Upon Richard Rockwell's departure, former Council Chair Hal Winsborough stepped in as Interim Director and served until August of 2000, when he returned to Wisconsin (state), having retired from the University of Wisconsin the previous year. I was appointed as acting Executive Director and served in that capacity from September 2000 to July 2001.
Leadership of ICPSR's two oldest special topic archives (NACDA and NACJD) changed in the late-1990s and the years immediately following. James McNally came from Brown University to manage NACDA in 1998. His predecessors as NACDA Project Manager were Patricia Green (1981-1986), Barbara Zimmerman (1987-1991), and Nancy Fultz (1992-1998). Christopher Maxwell, on the Criminal Justice faculty at Michigan State University, became the fourth NACJD Project Manager, in 2003. He succeeded Christopher Innes (1980-1988), Victoria Schneider (1989-1993), and Christopher Dunn (1993-2003) in that leadership role. Both McNally and Maxwell had actively conducted research in their respective fields, and were awarded scientific (faculty) job titles for the roles they played at ICPSR.
[ICPSR founder Warren Miller died in January, 1999. His obituary in the New York Times can be viewed here. The ICPSR Bulletin of Spring 1999 also contained some remembrances of Miller from several of his colleagues. —Ed.]
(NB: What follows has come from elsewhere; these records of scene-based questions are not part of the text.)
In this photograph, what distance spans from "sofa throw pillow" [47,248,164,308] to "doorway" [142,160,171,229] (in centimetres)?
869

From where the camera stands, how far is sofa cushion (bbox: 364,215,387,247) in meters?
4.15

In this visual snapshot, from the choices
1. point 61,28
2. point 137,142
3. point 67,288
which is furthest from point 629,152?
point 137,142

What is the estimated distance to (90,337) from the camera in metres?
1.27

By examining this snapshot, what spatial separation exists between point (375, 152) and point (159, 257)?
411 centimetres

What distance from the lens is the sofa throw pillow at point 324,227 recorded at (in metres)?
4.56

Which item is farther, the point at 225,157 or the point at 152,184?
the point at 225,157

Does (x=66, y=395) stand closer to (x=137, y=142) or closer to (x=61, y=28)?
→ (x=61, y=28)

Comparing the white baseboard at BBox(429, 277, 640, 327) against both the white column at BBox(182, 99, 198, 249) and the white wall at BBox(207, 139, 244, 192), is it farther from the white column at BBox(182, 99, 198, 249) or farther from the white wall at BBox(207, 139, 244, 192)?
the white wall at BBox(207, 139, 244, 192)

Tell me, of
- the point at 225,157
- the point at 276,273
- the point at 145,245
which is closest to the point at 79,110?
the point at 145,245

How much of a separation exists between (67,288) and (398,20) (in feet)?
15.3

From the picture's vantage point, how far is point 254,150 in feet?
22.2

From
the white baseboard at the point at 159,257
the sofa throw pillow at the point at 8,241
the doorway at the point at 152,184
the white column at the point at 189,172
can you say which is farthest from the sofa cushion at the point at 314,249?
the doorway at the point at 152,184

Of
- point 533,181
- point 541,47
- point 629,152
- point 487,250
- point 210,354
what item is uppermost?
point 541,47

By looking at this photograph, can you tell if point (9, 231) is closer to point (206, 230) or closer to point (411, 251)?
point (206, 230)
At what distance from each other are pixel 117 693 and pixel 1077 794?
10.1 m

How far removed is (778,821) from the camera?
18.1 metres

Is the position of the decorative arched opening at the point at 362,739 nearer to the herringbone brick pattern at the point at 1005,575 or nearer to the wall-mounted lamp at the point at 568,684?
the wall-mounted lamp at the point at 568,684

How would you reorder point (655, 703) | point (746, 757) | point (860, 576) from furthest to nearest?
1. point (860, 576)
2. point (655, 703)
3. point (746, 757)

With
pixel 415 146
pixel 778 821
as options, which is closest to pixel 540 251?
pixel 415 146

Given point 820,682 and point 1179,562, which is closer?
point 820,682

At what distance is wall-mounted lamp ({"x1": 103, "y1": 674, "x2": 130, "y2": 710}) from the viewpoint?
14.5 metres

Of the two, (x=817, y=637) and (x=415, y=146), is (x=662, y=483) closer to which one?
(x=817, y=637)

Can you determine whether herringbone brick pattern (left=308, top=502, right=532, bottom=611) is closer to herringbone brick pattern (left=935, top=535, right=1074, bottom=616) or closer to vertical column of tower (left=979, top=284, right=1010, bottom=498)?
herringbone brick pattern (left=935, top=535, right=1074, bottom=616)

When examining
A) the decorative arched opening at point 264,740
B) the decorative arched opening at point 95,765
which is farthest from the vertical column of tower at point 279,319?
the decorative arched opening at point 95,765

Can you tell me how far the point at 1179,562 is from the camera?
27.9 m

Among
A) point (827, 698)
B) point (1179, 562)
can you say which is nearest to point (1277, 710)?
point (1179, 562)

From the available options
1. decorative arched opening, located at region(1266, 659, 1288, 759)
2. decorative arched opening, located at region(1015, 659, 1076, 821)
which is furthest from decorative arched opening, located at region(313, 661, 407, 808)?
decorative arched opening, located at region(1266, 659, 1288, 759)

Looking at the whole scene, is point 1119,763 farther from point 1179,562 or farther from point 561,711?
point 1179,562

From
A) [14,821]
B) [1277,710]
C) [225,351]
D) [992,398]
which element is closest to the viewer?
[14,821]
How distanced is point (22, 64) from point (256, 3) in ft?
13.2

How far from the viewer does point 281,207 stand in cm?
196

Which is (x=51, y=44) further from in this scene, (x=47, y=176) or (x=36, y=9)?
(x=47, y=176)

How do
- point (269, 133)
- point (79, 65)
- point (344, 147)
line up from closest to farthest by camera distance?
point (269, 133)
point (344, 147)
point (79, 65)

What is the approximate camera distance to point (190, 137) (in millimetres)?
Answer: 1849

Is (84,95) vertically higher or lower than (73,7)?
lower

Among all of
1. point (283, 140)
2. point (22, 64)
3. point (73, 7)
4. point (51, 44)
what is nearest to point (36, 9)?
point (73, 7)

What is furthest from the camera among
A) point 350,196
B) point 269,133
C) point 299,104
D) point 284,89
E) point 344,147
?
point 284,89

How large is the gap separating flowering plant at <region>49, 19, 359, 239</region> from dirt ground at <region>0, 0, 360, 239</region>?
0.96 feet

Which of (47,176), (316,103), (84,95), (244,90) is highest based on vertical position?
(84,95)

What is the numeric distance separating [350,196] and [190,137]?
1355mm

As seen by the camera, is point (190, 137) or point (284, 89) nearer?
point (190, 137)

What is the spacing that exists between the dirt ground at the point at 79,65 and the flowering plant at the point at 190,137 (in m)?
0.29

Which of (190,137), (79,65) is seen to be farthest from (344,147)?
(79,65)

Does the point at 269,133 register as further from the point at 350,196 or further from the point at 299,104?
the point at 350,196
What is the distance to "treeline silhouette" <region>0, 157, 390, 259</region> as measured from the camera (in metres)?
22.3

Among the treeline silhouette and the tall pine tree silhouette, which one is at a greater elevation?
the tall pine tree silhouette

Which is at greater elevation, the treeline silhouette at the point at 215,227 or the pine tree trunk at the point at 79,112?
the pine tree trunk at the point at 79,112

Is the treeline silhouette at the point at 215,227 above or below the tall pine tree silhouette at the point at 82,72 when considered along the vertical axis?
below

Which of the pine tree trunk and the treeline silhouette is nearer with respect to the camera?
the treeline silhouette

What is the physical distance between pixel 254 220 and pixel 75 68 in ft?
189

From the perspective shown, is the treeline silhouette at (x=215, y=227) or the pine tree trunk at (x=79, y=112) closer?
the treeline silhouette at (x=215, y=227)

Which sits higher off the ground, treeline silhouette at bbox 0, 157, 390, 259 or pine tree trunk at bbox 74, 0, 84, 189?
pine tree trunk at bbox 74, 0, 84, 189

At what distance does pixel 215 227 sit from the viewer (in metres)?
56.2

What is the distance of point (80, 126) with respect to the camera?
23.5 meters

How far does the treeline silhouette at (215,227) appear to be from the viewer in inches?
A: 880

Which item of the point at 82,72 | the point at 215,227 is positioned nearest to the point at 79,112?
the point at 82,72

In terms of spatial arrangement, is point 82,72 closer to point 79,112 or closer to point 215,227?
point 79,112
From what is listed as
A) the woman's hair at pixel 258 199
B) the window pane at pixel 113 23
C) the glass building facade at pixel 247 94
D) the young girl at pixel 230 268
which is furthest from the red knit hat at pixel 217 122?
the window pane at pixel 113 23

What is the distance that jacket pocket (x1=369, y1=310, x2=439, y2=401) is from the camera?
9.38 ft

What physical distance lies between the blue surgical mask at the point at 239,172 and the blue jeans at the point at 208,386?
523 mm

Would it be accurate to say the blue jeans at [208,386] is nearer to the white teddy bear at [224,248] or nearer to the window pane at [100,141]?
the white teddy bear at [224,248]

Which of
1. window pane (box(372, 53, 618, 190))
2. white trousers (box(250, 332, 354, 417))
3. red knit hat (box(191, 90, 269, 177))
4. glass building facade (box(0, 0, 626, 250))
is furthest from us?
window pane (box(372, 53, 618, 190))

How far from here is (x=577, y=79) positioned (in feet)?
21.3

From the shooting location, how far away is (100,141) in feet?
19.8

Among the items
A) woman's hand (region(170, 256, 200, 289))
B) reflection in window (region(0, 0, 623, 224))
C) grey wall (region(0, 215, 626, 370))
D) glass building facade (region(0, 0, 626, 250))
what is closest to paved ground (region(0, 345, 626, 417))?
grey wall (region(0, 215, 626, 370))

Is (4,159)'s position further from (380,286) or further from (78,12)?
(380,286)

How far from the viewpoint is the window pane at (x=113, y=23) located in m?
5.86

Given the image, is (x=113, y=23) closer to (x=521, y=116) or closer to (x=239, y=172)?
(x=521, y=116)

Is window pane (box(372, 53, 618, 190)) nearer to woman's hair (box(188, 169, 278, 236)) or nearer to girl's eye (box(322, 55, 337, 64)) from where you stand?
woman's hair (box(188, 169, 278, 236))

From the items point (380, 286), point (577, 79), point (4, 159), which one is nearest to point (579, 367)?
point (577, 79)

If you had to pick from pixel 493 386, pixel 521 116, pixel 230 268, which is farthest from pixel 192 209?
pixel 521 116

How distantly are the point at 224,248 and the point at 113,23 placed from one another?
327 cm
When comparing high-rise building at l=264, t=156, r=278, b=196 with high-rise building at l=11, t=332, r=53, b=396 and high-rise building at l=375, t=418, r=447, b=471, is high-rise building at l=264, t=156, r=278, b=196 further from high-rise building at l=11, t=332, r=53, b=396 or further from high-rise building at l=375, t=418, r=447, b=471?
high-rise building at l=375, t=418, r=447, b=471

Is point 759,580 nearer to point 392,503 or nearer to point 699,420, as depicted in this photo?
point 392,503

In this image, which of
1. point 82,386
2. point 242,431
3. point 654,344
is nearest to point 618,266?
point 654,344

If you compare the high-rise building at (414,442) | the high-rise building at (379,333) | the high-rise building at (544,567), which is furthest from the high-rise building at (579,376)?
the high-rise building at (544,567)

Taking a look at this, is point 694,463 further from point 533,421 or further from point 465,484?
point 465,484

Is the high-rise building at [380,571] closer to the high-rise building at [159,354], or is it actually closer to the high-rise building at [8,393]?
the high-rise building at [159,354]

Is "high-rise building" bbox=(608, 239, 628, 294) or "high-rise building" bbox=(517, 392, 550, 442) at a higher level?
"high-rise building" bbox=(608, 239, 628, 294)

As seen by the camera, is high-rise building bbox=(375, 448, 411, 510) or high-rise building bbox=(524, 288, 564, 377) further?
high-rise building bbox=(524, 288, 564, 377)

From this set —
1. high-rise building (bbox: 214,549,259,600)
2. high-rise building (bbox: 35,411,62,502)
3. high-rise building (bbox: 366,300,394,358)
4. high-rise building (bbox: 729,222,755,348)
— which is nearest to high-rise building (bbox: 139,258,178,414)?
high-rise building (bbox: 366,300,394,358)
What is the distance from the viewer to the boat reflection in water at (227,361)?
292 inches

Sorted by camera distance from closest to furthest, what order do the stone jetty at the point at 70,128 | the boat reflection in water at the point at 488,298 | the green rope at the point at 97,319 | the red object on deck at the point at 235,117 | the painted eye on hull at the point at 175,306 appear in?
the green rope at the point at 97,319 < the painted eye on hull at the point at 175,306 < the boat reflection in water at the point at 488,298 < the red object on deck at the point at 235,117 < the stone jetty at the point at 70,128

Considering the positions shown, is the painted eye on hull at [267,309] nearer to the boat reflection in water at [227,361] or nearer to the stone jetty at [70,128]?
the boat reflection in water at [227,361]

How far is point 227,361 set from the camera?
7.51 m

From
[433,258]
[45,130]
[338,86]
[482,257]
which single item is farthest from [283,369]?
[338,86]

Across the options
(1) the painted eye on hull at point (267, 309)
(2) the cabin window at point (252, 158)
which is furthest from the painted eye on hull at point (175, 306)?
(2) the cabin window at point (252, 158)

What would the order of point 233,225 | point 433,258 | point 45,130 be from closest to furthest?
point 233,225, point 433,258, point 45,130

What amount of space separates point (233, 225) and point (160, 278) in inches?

iThe search committee appointed by CPS Director Harold Jacobson was chaired by Maris Vinovskis (History and ISR, University of Michigan). Also on the committee were Christopher Achen (Political Science and CPS/ISR, University of Michigan), William Flanigan (Political Science, University of Minnesota), JoAnn Dionne (Social Science Data Archive, Yale University), Karl Taeuber (Sociology, University of Wisconsin), Martin Whyte (Sociology, University of Michigan), and ICPSR staff member Erik Austin.
iiA fifth individual, an economist, was also selected as a finalist. He withdrew his candidacy when invited to visit ISR as a member of the "short list" of candidates.
iiiErik Austin and Richard Rockwell, "The Python that Swallowed the Pig: ICPSR's 1990 Census Data Project," ICPSR Bulletin, Vol. XVII, No. 3 (February, 1997), 1-7.
ivThe Programmatic Review Committee was chaired by former Council chair Michael Baer (Provost, Northeastern University), and included as members Kenneth Organski (Political Science and CPS/ISR, University of Michigan), Ilona Einowski (Data Library and Official Representative, University of California, Berkeley), and former ICPSR Council member Rachel Rosenfeld (Sociology, University of North Carolina).
vOther members of the performance review committee were ICPSR Council member Margo Anderson (History, University of Wisconsin, Milwaukee); Frank Stafford (Economics and ISR, University of Michigan); Mark Becker (Public Health and ISR, University of Michigan); and ICPSR staff member Hank Heitowit.
vMembers of the search committee, besides chair Gary King, were Diane Geraci (Library, Binghamton University), Frank Stafford (Economics and ISR, University of Michigan), Hal Winsborough (Sociology, University of Wisconsin), and ICPSR staff member Janet Vavra.
viThe second candidate invited to a campus interview was a geographer.